The patient’s heartbeat was stable, researchers said, even though he was running a temperature of 102. His labored breathing caused an inadequate supply of oxygen to his tissue. His failing kidneys were not producing urine, researchers wrote.
But for days, doctors had no idea what was wrong with him. He had not recently been in the hospital. They suspected some kind of bacteria, but he had no open wounds and did not have meningitis.
It wasn’t until his fourth day in the hospital that a blood test revealed that the man had a type of bacteria found in the saliva of healthy dogs and cats. It is usually transmitted to humans only if they are bitten.
Doctors soon realized the man was ill because his dog licked him, and that lick ultimately led to his death.
A recent medical case study published in the European Journal of Case Reports in Internal Medicine details how an otherwise healthy man died within weeks of being infected with bacteria in his dog’s saliva.

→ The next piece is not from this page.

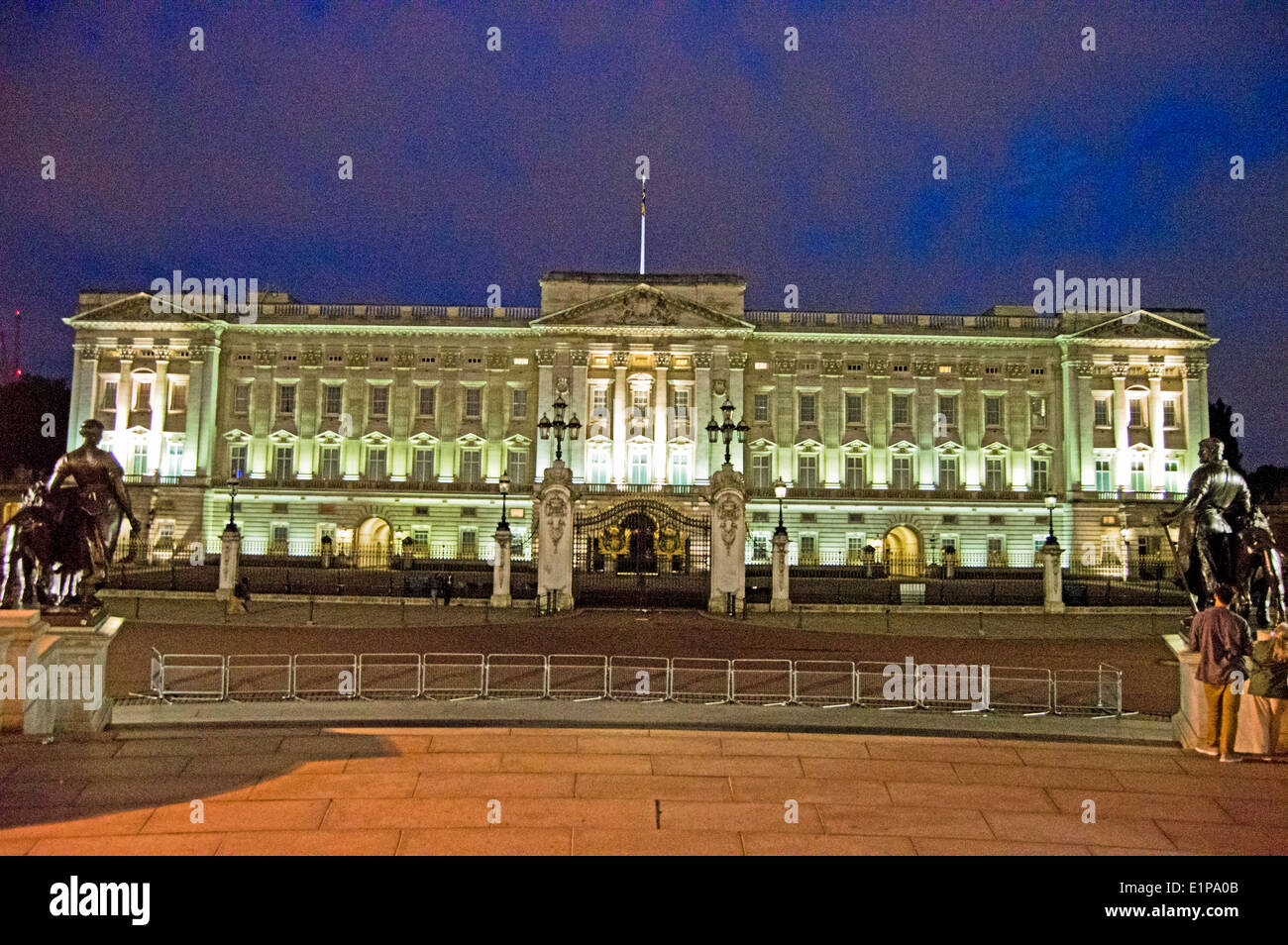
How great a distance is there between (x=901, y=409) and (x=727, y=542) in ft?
104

The case report does not indicate the date of the patient’s illness, nor does it say what kind of dog the man owned. But infections caused by Capnocytophaga canimorsus — bacteria found in dog, cat and even human saliva — are well-documented, though rare.
According to the Centers for Disease Control and Prevention, an infection of C. canimorsus can grow under the right conditions, though it is usually brought on by a dog bite, not a lick. It also does not typically take hold in a patient who does not already have a weakened immune system, the CDC notes.
If a serious infection does develop, it has a 30 percent mortality rate, according to the CDC, and death can be swift; a serious infection of C. canimorsus can kill a patient within 72 hours after symptom onset, the CDC says.
Researchers who studied the German man’s case also noted that C. canimorsus infections are rare with a range of symptoms. Most patients who have had severe or fatal infections from the bacteria have had immune, spleen or alcohol abuse issues, they wrote. But this particular patient did not indicate those ailments in his medical history.
Researchers said they chose to use the man’s case in a study because it was so baffling.
“Very rarely, severe C. canimorsus infections without biting or scratching have been reported,” they wrote. But only one of those cases was in a patient who did not have some kind of immunodeficiency.
In July, an Ohio woman underwent partial amputations of both arms and legs while in a coma that was caused by C. canimorsus, Fox 8 Cleveland reported. In a different case study titled “Lick of death,” a 70-year-old woman was sickened by C. canimorsus after her dog licked her. She recovered.
Researchers on the case study warn that dog and cat owners who experience flulike symptoms should quickly seek medical care if their symptoms seem extreme for a typical illness. If you have been bitten by a dog or cat, the CDC suggests washing the area immediately with soap and water and contacting your doctor. Even if you don’t feel sick, someone who has been bitten by an animal still has a risk of contracting rabies, in addition to C. canimorsus.
In the German patient, doctors found multiple serious ailments: severe kidney injury, signs of liver dysfunction and rhabdomyolysis, a deterioration of muscle tissue that can result in kidney failure. He also had a buildup of lactic acid in his bloodstream. Once he was transferred to an intensive care unit, he was diagnosed as having severe sepsis with skin death and blood clotting, or purpura fulminans, according to doctors.
He was treated with antibiotics, but his health rapidly declined. The infection wrecked his body, doctors said. He went into cardiac arrest and was resuscitated, according to the paper, but he was then placed on a breathing machine.
Toward the end of his life, all of his extremities had gangrene, and a CT scan showed that he had severe brain swelling with a lack of oxygen, according to the paper.
The man’s relatives decided to reduce his treatment. He died after 16 days of care, according to doctors.